One year in my job

Today officially marks one year of my job in ST. Time flies always when in retrospect. I still remember the struggle last year when searching for a job, and I came onboard this team as an eager new kid on the block, trying my best in every task I was assigned in. It has been a journey with ups and downs as always. The first few months in the BE team was a little trying, doing things which I’m not used to, such as account management, business competitive analysis, stakeholder management etc. I still remember sitting into a board meeting with a lot of senior people whom I don’t really know and feeling overwhelmed, and then transiting to representing my team in the meeting myself a few months later. I learnt a couple of useful tools, such as Lean Canvas, User Stories, the two-by-two matrix, and apparently did one of the better opportunity briefs that is still looked upon as a benchmark.

The few months of the p-project was trying, as managing different vendors and contractors was not an easy task, besides it wasn’t exactly my area of speciality. It was a few grumpy months, attending many check-in meetings with not much outcome, and mostly just being an assistant typing meetings of meeting and task lists. Not very productive and those were the few months which I dread coming to work. But when finally the project is over, it was a sigh of relief. And we also moved into a new office, which introduced hot desking, free coffee, me as the facial recognition expert, among other things.
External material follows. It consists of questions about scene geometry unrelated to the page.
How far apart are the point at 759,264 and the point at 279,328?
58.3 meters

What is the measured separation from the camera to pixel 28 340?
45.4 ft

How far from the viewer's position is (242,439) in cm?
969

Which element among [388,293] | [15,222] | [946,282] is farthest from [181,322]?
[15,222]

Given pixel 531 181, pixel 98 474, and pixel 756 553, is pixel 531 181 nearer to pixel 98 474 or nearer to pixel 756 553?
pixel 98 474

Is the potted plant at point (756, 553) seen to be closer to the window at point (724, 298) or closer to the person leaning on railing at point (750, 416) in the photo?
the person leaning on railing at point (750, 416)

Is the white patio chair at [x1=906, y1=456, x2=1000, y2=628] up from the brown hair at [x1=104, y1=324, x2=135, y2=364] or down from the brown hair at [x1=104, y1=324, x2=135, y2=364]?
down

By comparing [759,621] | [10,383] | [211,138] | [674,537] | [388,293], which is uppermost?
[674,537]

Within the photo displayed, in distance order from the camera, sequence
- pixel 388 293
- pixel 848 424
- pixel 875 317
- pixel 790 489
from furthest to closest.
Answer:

6 months in, I transitioned to another team, this time doing more of the interaction design work. I was tasked on one of the bigger projects to design the forms flow and wireframes for it, as well as structuring the user journey and information architecture of the app. It was a pretty enjoyable time as I probably learnt the most on-the-job during those few weeks from the senior designers. They are brilliant in problem-solving. Although sometimes when there are too many chefs baking a cake, nothing gets decided or takes forever to be baked. Too many decision makers spoil the fun. We completed the project and presented to our clients and it was one of the more successful projects.
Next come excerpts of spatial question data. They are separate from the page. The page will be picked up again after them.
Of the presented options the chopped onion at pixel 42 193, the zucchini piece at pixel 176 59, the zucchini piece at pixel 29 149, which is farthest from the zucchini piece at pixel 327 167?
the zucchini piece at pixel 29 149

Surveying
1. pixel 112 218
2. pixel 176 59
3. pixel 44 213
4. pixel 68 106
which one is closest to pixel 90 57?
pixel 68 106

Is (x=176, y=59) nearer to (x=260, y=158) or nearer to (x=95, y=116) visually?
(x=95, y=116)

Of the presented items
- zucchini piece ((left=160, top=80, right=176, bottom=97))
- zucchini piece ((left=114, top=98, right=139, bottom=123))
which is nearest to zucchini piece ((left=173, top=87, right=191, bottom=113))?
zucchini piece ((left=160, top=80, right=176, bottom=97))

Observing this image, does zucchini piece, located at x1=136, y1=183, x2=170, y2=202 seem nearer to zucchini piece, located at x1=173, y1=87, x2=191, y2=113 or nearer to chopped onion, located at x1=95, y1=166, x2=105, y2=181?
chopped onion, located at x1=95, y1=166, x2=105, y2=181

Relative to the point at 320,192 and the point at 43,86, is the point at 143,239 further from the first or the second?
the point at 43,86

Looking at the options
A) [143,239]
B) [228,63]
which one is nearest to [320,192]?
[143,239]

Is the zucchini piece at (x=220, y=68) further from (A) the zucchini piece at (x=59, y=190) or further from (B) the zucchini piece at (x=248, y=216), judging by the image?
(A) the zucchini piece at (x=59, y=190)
4 months later, I moved in to the current innovation team, which is probably the most fun time so far. I got to come up with a new idea, presented it to the “angels” for funding, and it was pretty successful. After that, I got to be involved in F1, building a dashboard and editing a video. Finally I’m really touching my grace zones and it was good to be back in doing front-end coding again. It was also a good chance to do some video editing in collaboration with an external party for a short showcase at F1. And it was an honour and privilege to be on-site at the F1 suite, entertaining guests and enjoying the endless flow of food. I think I really like this team, because it is small and we can execute fast like a lean startup, and we get to see the fruits of our labour faster than designing apps.

It was also an apt timing today to be invited to a nice dinner with my boss’ boss. It’s not too bad, not too bad. Thank you Jesus for your unmerited favour for this new kid on the block. It’s not just a job, it’s a position of influence.

In other news, I think I really need to learn app programming.